The Naomi Project is an open source, technology agnostic platform for developing always-on, voice-controlled applications!
https://projectnaomi.com/
MIT License
242 stars 47 forks source link

New pocketsphinx #373

Closed aaronchantrill closed 1 year ago

aaronchantrill commented 1 year ago

Description

This speeds up the deployment of Naomi by using apt and pip packages to install pocketsphinx and phonetisaurus rather than compiling them from source. It also replaces some tools used from CMUCLMTK and MITLM with custom python scripts and KenLM, which does still have to be build from source but takes a lot less time.

I am also now using the Phonetisaurus python library rather than calling phonetisaurus executables using subprocess.

Related Issue

Switch to pypi wrapper for phonetisaurus #346

Motivation and Context

I wanted to make it easier for a casual user to download and install Naomi to get a sense of how it works.

How Has This Been Tested?

I have tested by running Naomi after manually installing on a virtualbox virtual Debian Bullseye machine using this method. My edits appear to have broken some of the unittests, so I am working on fixing them. I will install on a raspberry pi 4 for testing.

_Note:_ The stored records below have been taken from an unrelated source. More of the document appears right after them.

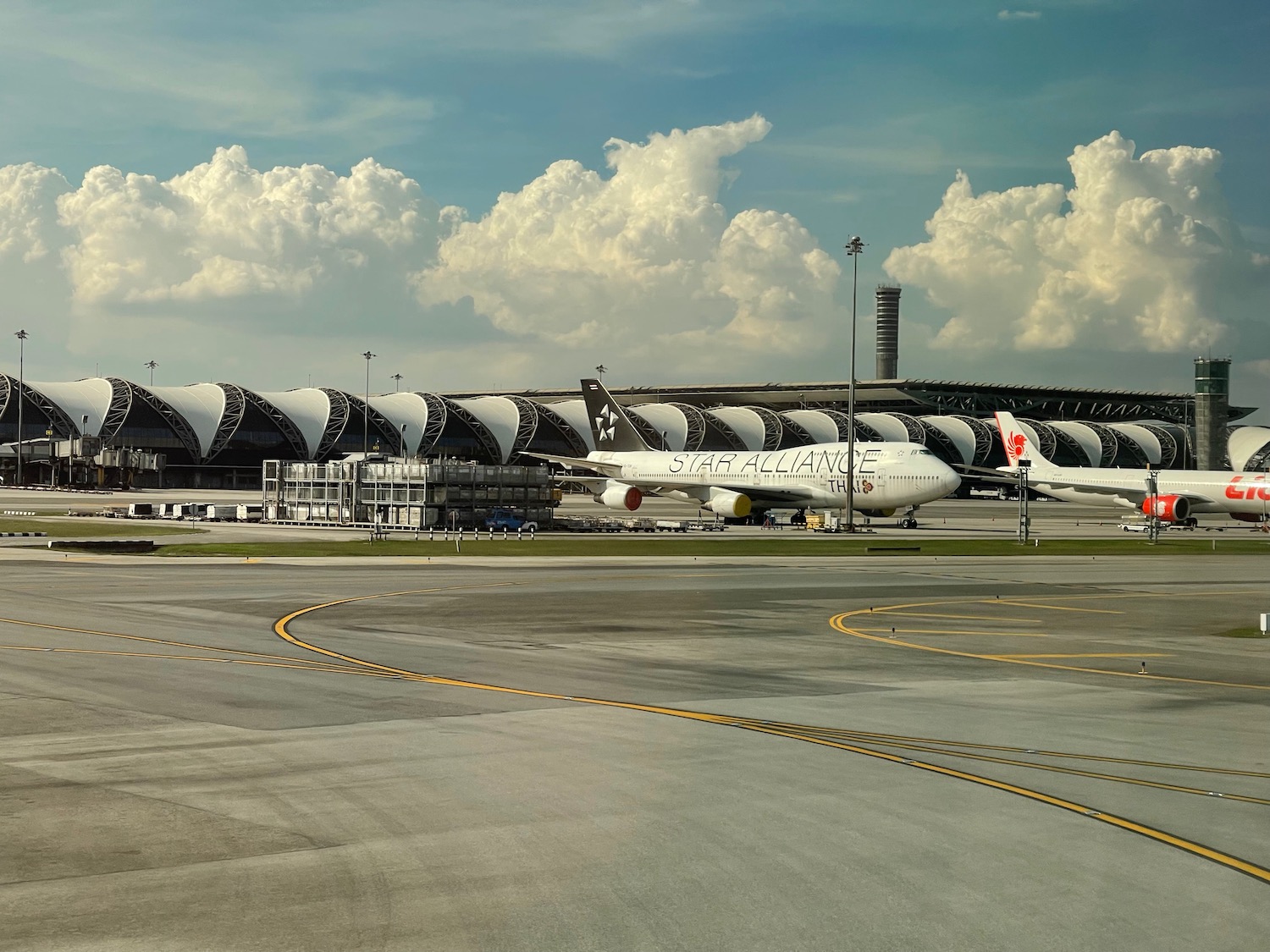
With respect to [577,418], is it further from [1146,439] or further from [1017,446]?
[1146,439]

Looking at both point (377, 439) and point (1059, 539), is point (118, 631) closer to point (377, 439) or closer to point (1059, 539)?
point (1059, 539)

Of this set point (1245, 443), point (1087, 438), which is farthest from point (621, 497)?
point (1245, 443)

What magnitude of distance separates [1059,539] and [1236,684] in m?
49.9

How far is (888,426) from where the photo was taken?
6462 inches

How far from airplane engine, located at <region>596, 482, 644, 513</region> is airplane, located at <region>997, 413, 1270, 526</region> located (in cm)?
2943

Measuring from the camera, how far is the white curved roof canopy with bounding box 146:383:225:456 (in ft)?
480

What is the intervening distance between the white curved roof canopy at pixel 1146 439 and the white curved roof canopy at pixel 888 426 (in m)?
41.5

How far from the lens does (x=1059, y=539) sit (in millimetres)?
67625

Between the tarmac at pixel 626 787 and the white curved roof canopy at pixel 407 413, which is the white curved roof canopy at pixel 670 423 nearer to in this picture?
the white curved roof canopy at pixel 407 413

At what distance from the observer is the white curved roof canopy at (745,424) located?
161 metres

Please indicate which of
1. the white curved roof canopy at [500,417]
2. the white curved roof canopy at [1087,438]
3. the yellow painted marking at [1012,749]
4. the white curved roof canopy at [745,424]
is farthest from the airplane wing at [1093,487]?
the white curved roof canopy at [1087,438]

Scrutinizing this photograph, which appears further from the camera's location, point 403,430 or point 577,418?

Screenshots (if appropriate):

Types of changes

Checklist:

CLAassistant commented 1 year ago

CLA assistant check
All committers have signed the CLA.

aaronchantrill commented 1 year ago

Yep, I've messed something up with the unittests, and it appears to be connected to the use of Mock(), which I don't really understand. The plugin appears to work, although case sensitivity messes up the wake word right now.

aaronchantrill commented 1 year ago

I fixed the problems with the unittests and in the process learned about how to use Mock objects. In testing, this works remarkably well so far. It's amazing how much better the comprehension is just by switching to the KenLM language model. I think the code is also easier to follow now. I still need to go through the whole process of deploying on a Raspberry Pi with a fresh Raspberry Pi OS as a test, but it is looking good so far.

aaronchantrill commented 1 year ago

I have been testing this on a Libre Renegade. I discovered that after asking Naomi to tell a joke, it would start generating "Passive transcription failed" errors. I don't think this is related to the changes I just made. It is most likely something that has been around for a while but only shows up if you are using pocketsphinx for both the passive and special processing engines, but I have been using pocketsphinx_kws for passive listening and either Deepspeech or VOSK for active listening.

The underlying error that is generating the "Passive transcription failed" error is not much help. It is just "Failed to start utterance processing". There does not appear to be any conflict when using pocketsphinx for both the active and passive STT engines, and the engine itself should not know which application it is being used for.

I created a reinit function that is called when the transcribe method generates a RuntimeError, which seems to be working for now, but I'd still like to know why creating a new special listener breaks the current passive listener.